Have you experienced a broken bone? Fractures can be in good alignment (non-displaced) or out of alignment (displaced). They can also open where the bone pokes out of the skin or closed where there is no skin injury. Fractures can sometimes be difficult to see on an x-ray such as a stress fracture. Serious fractures can have a greater risk of complications if not treated quickly.
Recently, I was jogging barefoot on the beach and didn’t see a rock that was partially buried under the sand. With the full force of my jogging effort, I jammed my second toe into that rock and felt a sickening crunch followed by pain and a sensation of warmth. My running gait changed immediately as I hopped around a couple times and had a few choice words for that rock that crunched my toe. To make matters worse, I still had to jog 20 minutes back to my car or walk 40 minutes. I swallowed my pride and limped my way back to the car. By the time I got back to my car, I could see that my toe was quite swollen and starting to develop this new shade of purple compared to the second toe on my other foot. An Xray the next day confirmed I had broken a bone in my toe called the proximal phalanx. After a few weeks of rest and recovery and changing my workouts, I was able to resume running again.

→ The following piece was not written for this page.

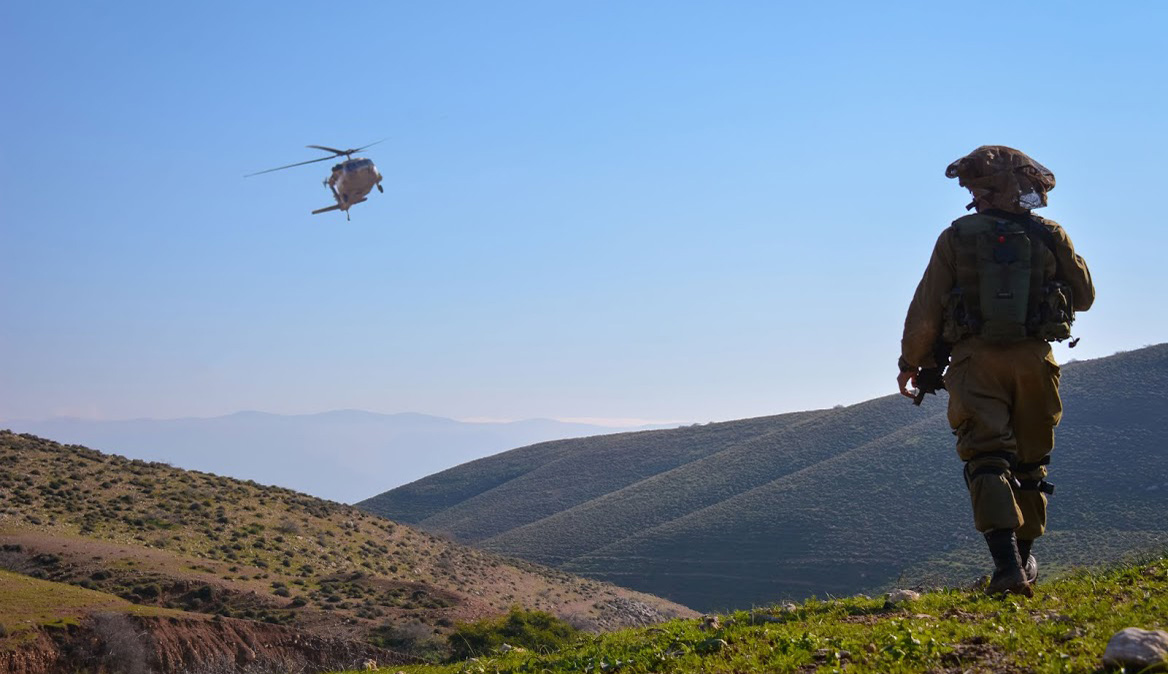 Israeli soldiers simulate combat near the Jordan Rift Valley border. Barak Chen, IDF.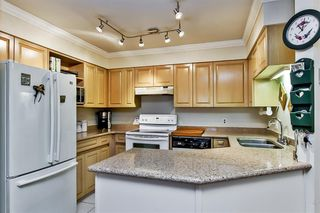 """Photo 4: 107 1955 SUFFOLK Avenue in Port Coquitlam: Glenwood PQ Condo for sale in """"OXFORD PLACE"""" : MLS®# R2144804"""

Fractures are best identified on xrays. Other imaging tests such as CT scans, MRI’s, and even ultrasound can also be utilized to help identify fractures. Fractures are commonly caused by falls, accidents, or other direct blow. Most everyone will experience at least one fracture in their lifetime. Fractures are common in children and adults. Because children have growth plates and their bones are still developing and softer than adults, they tend to have unique fracture patterns and some can be hard to identify. Recovering from a fractured bone can vary from person to person and not all fractures heal the same for everyone. Some fractures have different needs for immobilization. Some arm fractures are best treated with a sling while others need a cast, and other types may even need surgery. Some leg fractures, heal well with a cast while others can do well with a boot or even just protecting the affected area using crutches.
Bones have a remarkable ability to heal by regeneration and reformation. Fractures heal with inflammation, repair, and remodeling. While inflammation and repair are relatively quick aspects of healing, remodeling can take months. Healing is a complex process that relies on a number of factors.
Your sports physician can help optimize the factors that positively influence fracture healing and work towards helping you achieve your goals for recovery.
We understand that fractures can be painful and scary and the recovery can be stressful. We want to help you recover as safely and quickly as possible. At Sports Health Northwest, in Portland, Oregon, we want to help you recover from your injury and resume activities you enjoy.